GIVEN REQUEST: Copy the entries below word for word, starting at the line that contains "How far from the camera is point" and continuing through the final line of the entries.

INFORMATION PROVIDED:
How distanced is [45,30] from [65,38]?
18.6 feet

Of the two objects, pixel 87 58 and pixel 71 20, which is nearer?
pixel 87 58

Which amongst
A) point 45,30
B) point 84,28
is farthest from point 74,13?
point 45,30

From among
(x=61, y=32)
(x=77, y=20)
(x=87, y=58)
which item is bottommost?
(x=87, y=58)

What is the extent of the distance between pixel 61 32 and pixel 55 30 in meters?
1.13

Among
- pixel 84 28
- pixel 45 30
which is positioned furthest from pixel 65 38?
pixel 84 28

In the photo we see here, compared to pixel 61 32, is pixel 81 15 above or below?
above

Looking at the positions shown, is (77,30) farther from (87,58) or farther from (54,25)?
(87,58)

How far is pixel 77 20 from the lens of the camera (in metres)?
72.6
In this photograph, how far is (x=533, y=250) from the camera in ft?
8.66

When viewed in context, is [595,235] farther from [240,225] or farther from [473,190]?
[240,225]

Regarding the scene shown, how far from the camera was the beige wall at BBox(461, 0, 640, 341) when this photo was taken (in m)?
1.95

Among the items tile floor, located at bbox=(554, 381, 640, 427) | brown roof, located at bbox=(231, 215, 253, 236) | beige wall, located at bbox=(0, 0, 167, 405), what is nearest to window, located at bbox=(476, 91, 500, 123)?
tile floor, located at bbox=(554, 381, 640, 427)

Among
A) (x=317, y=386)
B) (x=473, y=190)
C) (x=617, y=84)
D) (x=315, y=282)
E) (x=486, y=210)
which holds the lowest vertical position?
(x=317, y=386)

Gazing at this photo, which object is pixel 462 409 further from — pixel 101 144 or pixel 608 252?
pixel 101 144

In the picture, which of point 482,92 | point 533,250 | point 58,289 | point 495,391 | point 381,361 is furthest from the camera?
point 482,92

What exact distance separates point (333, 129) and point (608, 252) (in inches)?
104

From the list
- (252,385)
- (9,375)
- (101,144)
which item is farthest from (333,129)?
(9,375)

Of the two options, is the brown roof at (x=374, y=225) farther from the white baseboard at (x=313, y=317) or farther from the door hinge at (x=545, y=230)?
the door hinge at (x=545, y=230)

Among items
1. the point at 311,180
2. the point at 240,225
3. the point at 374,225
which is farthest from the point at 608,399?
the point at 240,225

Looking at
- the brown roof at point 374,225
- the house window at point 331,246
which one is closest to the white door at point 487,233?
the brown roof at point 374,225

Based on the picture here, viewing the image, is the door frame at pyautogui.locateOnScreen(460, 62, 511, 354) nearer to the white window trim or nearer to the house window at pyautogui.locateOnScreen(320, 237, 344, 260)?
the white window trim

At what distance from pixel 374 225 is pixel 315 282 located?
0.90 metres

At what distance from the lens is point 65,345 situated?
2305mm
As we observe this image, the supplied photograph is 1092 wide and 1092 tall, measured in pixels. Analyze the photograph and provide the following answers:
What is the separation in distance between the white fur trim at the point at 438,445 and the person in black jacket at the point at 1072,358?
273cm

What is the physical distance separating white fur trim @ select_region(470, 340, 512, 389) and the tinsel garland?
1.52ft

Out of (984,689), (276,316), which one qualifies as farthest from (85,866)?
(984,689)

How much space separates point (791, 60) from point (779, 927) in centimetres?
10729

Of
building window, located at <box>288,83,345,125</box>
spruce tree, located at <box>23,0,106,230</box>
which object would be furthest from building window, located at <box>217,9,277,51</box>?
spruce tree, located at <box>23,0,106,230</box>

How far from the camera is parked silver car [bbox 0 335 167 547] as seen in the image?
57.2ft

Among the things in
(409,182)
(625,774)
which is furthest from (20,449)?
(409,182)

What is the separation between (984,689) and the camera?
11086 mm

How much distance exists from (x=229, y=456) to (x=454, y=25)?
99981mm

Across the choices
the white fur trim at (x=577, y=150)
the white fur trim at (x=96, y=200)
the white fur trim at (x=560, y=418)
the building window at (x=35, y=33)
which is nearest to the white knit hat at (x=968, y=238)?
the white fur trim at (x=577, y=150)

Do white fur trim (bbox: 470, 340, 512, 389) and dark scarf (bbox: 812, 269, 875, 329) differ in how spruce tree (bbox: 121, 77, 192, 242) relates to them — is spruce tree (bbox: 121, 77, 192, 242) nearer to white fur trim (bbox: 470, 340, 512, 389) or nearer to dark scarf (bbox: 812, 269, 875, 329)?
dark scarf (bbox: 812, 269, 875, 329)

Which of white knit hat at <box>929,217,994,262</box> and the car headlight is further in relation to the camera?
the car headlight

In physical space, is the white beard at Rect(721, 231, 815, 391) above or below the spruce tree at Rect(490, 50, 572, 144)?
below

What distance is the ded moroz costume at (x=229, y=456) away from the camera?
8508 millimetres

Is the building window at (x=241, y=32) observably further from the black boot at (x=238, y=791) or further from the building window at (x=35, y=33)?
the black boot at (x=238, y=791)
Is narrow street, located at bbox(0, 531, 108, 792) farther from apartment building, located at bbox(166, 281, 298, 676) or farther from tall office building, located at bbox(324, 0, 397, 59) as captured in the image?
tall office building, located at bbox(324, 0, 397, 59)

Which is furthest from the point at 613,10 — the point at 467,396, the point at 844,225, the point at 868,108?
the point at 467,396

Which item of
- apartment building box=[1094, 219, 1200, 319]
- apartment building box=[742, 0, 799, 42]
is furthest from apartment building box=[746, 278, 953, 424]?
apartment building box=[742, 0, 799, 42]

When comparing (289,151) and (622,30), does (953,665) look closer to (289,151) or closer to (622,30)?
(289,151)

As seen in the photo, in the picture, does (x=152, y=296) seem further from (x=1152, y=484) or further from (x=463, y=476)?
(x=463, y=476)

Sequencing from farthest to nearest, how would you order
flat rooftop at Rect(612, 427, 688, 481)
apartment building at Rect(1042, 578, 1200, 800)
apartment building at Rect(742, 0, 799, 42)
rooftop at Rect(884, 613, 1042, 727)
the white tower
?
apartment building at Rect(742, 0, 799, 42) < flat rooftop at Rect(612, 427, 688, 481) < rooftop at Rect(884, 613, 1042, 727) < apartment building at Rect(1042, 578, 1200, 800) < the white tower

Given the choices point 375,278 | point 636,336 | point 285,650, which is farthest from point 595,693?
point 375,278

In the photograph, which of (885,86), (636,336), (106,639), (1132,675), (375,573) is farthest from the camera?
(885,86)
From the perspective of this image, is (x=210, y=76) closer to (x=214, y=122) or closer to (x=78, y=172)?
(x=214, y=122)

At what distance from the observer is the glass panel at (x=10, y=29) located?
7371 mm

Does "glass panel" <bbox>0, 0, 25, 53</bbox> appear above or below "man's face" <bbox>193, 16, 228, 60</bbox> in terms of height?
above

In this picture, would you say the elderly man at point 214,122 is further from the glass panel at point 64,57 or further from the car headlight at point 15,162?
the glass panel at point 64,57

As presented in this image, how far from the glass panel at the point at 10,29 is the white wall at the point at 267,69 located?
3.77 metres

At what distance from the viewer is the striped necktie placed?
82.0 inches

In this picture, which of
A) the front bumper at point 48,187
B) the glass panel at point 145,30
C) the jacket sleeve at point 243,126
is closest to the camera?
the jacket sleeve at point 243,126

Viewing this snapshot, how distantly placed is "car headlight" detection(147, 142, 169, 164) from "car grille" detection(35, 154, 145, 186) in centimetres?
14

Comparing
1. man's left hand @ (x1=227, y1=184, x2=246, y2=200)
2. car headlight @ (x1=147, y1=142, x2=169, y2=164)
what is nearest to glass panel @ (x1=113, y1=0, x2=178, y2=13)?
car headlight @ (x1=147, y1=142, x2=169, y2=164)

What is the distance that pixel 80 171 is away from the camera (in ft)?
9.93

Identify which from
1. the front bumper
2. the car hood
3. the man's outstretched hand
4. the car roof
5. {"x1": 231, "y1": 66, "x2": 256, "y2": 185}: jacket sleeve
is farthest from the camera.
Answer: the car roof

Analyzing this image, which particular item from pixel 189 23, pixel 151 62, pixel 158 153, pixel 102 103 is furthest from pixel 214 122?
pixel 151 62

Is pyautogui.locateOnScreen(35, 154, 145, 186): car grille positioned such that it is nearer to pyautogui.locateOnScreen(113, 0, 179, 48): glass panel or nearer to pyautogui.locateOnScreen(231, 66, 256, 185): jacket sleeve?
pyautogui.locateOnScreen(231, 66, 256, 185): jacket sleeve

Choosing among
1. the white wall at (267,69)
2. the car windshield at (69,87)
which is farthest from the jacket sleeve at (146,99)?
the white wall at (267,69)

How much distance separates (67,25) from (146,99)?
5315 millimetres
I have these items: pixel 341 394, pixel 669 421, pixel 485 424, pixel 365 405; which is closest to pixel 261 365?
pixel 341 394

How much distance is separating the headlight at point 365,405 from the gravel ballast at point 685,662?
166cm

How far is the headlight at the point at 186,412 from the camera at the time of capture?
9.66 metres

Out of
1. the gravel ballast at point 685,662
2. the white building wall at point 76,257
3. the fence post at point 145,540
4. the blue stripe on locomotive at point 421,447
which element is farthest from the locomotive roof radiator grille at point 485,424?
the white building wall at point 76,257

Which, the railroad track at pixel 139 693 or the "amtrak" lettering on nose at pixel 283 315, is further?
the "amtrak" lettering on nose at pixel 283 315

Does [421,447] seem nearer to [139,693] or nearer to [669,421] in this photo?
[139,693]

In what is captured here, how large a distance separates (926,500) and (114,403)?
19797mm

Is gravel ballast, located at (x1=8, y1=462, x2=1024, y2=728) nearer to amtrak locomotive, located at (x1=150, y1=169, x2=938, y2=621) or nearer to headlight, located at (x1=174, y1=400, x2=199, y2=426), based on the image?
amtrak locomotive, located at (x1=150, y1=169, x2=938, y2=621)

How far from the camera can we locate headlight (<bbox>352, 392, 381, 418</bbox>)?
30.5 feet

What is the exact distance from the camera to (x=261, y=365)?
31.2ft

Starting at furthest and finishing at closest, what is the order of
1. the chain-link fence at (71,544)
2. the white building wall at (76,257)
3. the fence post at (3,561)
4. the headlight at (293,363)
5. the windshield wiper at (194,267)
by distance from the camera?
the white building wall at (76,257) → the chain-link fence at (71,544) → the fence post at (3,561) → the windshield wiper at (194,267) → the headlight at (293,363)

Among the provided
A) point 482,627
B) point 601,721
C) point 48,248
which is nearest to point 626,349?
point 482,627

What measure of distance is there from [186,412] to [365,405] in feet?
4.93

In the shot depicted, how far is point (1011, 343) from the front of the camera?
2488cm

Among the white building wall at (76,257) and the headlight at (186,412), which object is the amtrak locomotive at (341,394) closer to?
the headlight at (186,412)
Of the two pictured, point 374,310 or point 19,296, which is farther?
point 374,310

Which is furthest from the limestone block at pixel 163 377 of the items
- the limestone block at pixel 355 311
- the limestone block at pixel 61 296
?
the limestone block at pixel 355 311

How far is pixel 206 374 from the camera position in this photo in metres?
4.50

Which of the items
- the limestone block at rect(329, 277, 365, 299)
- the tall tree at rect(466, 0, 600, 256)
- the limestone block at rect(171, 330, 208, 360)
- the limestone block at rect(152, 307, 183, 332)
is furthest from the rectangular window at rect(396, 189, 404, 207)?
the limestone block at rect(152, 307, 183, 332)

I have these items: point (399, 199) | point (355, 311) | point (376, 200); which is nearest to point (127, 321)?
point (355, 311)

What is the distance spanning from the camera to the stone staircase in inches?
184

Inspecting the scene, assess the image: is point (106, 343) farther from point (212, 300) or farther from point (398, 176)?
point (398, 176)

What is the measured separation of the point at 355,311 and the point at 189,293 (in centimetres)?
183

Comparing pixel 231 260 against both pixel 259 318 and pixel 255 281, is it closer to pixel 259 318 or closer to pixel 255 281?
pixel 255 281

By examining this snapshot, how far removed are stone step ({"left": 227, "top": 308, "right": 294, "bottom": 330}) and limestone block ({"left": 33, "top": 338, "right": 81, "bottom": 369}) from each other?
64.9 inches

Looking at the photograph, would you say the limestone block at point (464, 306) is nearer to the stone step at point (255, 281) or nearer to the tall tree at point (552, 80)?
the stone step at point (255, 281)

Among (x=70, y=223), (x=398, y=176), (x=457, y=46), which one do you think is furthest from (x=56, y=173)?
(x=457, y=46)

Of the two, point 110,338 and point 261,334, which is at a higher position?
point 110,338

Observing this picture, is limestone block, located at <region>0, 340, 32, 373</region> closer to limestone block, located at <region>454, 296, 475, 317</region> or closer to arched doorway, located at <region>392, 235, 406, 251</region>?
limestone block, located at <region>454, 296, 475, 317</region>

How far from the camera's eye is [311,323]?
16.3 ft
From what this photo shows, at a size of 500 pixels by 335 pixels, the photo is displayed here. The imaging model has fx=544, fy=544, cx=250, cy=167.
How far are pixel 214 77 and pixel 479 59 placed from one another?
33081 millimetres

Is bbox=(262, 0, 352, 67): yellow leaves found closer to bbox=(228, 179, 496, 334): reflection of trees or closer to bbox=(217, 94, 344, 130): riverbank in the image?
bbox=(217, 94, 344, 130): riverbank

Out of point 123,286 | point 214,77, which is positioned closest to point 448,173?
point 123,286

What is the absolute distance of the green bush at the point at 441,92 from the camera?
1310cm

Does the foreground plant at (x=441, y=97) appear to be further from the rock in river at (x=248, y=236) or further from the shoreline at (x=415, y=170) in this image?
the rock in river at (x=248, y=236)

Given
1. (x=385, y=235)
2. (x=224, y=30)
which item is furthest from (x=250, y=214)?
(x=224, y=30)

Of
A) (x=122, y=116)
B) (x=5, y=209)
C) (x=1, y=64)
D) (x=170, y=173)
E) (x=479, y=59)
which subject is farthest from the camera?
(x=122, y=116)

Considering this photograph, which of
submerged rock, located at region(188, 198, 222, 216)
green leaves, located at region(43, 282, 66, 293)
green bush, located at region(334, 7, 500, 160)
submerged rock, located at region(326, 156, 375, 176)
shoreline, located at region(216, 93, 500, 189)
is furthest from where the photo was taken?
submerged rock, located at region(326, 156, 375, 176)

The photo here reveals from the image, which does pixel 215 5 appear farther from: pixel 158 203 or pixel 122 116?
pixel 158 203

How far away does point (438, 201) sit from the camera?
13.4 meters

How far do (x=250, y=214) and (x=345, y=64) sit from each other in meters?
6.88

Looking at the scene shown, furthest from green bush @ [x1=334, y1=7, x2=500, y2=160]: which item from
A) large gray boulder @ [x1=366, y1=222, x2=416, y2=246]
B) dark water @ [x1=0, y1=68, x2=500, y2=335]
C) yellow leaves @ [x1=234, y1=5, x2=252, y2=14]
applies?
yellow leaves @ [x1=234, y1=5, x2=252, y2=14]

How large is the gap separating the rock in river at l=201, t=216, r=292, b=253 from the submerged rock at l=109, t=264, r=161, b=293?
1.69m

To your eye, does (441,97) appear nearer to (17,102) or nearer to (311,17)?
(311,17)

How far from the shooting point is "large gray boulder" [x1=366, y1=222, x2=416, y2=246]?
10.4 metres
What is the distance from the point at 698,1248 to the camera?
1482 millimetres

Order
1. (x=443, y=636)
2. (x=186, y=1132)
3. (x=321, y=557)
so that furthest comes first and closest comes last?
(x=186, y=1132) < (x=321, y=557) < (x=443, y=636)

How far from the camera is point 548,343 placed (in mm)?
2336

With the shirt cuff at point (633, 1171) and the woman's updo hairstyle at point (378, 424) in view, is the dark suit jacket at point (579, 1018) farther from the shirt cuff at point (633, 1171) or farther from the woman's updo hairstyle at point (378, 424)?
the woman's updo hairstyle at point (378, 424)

EXERCISE ANSWER:
How far from the camera is point 548,343 placed (in mm)?
2336

With the shirt cuff at point (633, 1171) and the woman's updo hairstyle at point (378, 424) in view, is the dark suit jacket at point (579, 1018) farther from the shirt cuff at point (633, 1171) or farther from the woman's updo hairstyle at point (378, 424)?
the woman's updo hairstyle at point (378, 424)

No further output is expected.